What is asked: Please state how many lines in the rows below contain the string "bracket", giving only the number.

Records shown:
Begin
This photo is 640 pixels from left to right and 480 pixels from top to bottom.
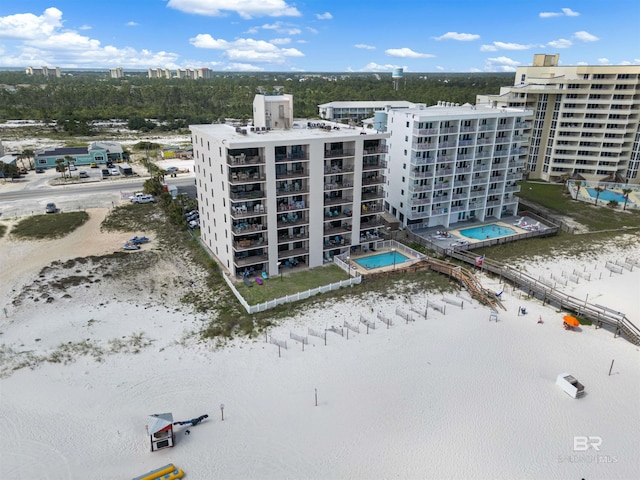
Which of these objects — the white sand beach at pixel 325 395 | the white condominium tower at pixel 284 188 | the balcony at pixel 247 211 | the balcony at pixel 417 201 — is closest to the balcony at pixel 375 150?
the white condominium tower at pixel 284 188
End
Begin
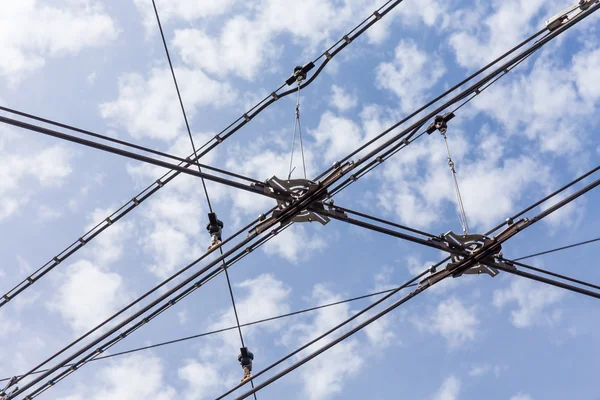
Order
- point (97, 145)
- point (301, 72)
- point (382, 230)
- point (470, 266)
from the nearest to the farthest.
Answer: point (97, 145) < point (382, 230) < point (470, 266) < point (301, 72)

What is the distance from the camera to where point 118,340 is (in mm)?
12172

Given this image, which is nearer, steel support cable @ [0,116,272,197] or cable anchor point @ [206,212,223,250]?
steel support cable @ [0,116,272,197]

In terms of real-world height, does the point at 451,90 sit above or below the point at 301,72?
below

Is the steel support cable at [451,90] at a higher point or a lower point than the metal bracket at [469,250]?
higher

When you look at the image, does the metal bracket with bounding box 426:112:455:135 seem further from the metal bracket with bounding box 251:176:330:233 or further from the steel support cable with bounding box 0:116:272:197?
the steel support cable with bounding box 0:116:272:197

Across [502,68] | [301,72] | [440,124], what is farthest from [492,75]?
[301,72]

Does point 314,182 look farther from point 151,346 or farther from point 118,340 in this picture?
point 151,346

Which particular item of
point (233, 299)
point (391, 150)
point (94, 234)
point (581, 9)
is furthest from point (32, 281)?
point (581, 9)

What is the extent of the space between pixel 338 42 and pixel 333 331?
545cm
End
The completed task: 2